C’est un bon petit western, pas spécialement bien filmé, manquant du lustre qui l’aurait rapproché d’un « BUTCH CASSIDY & LE KID » vers lequel il louche manifestement. Mais le rythme est parfaitement maintenu du début à la fin, le dialogue est efficace et le casting parfait : Amanda Plummer et Diane Lane crèvent l’écran chacune à sa façon, John Savage est très bien en blanc élevé par les Sioux, Scott Glenn passe un peu inaperçu en bandit taiseux et paranoïaque et Rod Steiger est excellent en shérif vieillissant mais opiniâtre qui finit par respecter ceux qu’il traque sans relâche.

Mais le clou du film, presque sa raison d’être, c’est la présence d’un Burt Lancaster de 68 ans, fragilisé mais magnifique en vieux ‘bandido’ charismatique et flamboyant, même si ses meilleures années sont clairement derrière lui. Il a de très jolis moments avec Diane Lane, des envolées lyriques rappelant ses grands numéros d’antan. Détail amusant, il méprise ouvertement la littérature « à deux balles » écrite par Ned Buntline, célèbre faiseur de légendes du vieil Ouest, un personnage qu’il incarna pourtant cinq ans plus tôt dans « BUFFALO BILL ET LES INDIENS » d’Altman. L’acteur a un beau moment « lancastérien », lorsqu’il se lave dans une source d’eau chaude et savonne sa barbe dont il ôte la teinture brune…

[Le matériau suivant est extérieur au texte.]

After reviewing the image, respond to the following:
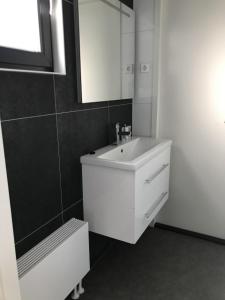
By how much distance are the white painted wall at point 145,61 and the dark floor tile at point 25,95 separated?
3.57ft

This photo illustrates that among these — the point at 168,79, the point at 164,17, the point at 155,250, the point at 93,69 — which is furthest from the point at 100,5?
the point at 155,250

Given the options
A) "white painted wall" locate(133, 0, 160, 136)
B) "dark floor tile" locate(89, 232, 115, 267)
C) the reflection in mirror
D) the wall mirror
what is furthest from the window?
"dark floor tile" locate(89, 232, 115, 267)

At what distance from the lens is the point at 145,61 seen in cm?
221

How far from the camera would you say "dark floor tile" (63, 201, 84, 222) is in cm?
164

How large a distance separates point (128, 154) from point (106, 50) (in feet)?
2.67

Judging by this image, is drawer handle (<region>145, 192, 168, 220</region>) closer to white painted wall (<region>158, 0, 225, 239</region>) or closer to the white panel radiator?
white painted wall (<region>158, 0, 225, 239</region>)

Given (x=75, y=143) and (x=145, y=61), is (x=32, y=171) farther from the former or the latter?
(x=145, y=61)

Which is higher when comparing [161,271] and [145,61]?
[145,61]

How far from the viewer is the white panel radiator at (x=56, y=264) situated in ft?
4.06

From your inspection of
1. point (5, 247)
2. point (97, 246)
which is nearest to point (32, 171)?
point (5, 247)

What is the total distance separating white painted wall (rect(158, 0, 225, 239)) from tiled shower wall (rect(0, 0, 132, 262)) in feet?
2.62

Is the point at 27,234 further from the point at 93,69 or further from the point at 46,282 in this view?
the point at 93,69

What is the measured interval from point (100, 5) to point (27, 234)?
1.52m

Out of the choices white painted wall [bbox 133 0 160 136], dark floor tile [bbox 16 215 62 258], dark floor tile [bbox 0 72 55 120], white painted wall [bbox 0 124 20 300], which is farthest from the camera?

Tourné comme un téléfilm dans des décors un brin monotones, hésitant parfois entre plusieurs tonalités qui ne s’harmonisent pas toujours très bien, « CATTLE ANNIE & LITTLE BRITCHES » (il s’agit du surnom des deux filles) demeure un agréable petit film mouvementé et chaleureux, qui mérite d’être découvert.

À noter que pour sa sortie DVD en France, le film a été rebaptisé de façon un peu réductrice : « BILL DOOLIN, LE HORS-LA-LOI ».